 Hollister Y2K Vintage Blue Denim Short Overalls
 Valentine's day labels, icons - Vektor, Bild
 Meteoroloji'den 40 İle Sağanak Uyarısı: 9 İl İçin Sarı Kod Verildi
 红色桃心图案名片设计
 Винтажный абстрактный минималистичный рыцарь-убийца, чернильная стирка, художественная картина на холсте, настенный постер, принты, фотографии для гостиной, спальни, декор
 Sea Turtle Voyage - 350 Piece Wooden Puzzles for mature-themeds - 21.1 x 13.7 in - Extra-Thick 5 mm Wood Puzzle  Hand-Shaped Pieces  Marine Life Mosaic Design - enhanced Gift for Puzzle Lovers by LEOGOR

===============

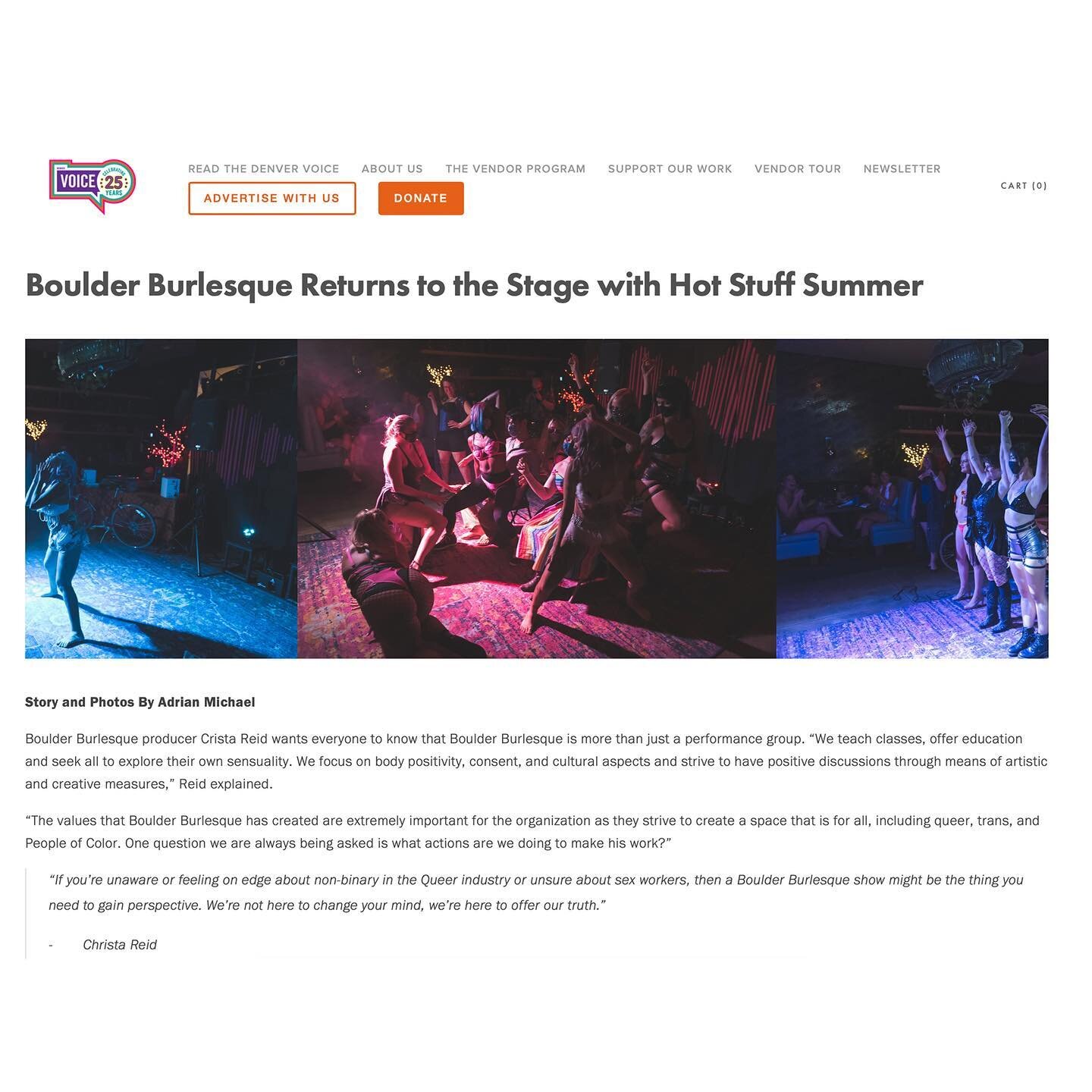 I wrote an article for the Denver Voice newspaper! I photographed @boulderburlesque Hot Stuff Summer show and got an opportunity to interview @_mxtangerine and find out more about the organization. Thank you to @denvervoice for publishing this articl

===============

**Task to complete**: Copy word for word the stretch of entries above from the line that has "Hollister Y2K Vintage" through the line that has "Sea Turtle Voyage", both ends included, and nothing outside it.

**Completed task**:
 Hollister Y2K Vintage Blue Denim Short Overalls
 Valentine's day labels, icons - Vektor, Bild
 Meteoroloji'den 40 İle Sağanak Uyarısı: 9 İl İçin Sarı Kod Verildi
 红色桃心图案名片设计
 Винтажный абстрактный минималистичный рыцарь-убийца, чернильная стирка, художественная картина на холсте, настенный постер, принты, фотографии для гостиной, спальни, декор
 Sea Turtle Voyage - 350 Piece Wooden Puzzles for mature-themeds - 21.1 x 13.7 in - Extra-Thick 5 mm Wood Puzzle  Hand-Shaped Pieces  Marine Life Mosaic Design - enhanced Gift for Puzzle Lovers by LEOGOR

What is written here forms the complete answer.